We have supported ex-Servicemen to find work after leaving the Armed Forces for 100 years.
The first four years of the British Legion’s existence coincided with the economic hangover from the First World War, followed by the Great Depression. It was a time of mass unemployment with 2 million people out of work (out of a population of 42 million) in 1921.
British Legion Unity Relief Fund
In response to this the British Legion Unity Relief Fund was launched, making loans available for enterprising business start-ups and helping people find employment through approved employment schemes.
The fund was kickstarted with a grant of £150,000 (£7.3 million today) from the Prince of Wales and a further £30,000 (£1.4 million today) from other sources. Applications had to include a business plan and were scrutinised by branches, with help from local businessmen.
Loans were capped at £25 and were designed to help people set up small businesses such as window cleaning or boot repairs. A loan of £5 could help a man start a grocery business; £20 could buy a horse and cart.
After the Second World War there was a focus on getting men into work and ensuring the government stuck to its quota of employing 3 per cent of disabled men into the workforce.
In addition there were schemes to give men training in specialist trades. One beneficiary of this was the late Sean Connery.

- Source material -
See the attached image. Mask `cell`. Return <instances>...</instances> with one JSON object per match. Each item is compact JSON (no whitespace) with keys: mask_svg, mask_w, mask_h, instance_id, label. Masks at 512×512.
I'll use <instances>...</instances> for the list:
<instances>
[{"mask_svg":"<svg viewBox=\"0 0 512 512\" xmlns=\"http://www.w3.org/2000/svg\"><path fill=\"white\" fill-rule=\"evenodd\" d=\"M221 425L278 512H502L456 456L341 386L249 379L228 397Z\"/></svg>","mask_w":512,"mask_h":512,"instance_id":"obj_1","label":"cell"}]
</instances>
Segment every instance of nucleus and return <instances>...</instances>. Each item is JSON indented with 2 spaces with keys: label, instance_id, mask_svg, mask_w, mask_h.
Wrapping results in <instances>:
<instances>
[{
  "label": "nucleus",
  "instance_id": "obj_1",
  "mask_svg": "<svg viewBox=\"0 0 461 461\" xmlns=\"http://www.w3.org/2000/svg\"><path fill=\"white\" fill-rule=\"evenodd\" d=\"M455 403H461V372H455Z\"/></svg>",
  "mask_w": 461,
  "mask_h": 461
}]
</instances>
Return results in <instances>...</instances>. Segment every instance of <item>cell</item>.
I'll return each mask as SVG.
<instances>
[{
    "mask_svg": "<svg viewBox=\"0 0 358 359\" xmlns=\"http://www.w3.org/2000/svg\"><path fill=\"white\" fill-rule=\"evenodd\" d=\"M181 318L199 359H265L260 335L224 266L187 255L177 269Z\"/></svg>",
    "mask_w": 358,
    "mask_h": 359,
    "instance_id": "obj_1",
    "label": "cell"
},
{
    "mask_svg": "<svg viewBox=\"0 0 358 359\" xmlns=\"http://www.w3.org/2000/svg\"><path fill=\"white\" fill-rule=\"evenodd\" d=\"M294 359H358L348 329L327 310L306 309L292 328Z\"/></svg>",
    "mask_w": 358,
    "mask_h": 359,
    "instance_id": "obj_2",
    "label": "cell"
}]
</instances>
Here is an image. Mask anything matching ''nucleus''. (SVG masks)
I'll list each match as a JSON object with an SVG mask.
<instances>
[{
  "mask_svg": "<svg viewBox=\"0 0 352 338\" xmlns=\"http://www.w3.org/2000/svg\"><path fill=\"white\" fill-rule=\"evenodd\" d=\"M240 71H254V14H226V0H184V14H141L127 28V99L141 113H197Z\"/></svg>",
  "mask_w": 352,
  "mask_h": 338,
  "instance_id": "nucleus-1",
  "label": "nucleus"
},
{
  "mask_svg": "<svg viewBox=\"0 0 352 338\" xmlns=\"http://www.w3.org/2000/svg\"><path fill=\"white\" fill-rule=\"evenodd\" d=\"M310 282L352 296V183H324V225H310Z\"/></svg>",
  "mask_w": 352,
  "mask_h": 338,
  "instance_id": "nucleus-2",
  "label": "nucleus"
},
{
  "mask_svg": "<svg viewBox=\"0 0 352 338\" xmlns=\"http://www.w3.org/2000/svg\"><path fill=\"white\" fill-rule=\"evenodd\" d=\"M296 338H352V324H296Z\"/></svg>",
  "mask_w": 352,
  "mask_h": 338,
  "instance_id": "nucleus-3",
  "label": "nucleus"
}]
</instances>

- Exercise requirements -
- A) According to the text on the British Legion's employment support, why was the British Legion Unity Relief Fund launched?
- B) Repeat a passage from the text on the British Legion's employment support word for word, starting with "The first four" and going on through "approved employment schemes.".
The records come from a different source than the text.

- Answer list -
- A) The fund was launched in response to mass unemployment. The Legion's first four years coincided with the economic hangover from the First World War and then the Great Depression, and 2 million people were out of work in 1921.

- B)
The first four years of the British Legion’s existence coincided with the economic hangover from the First World War, followed by the Great Depression. It was a time of mass unemployment with 2 million people out of work (out of a population of 42 million) in 1921.
British Legion Unity Relief Fund
In response to this the British Legion Unity Relief Fund was launched, making loans available for enterprising business start-ups and helping people find employment through approved employment schemes.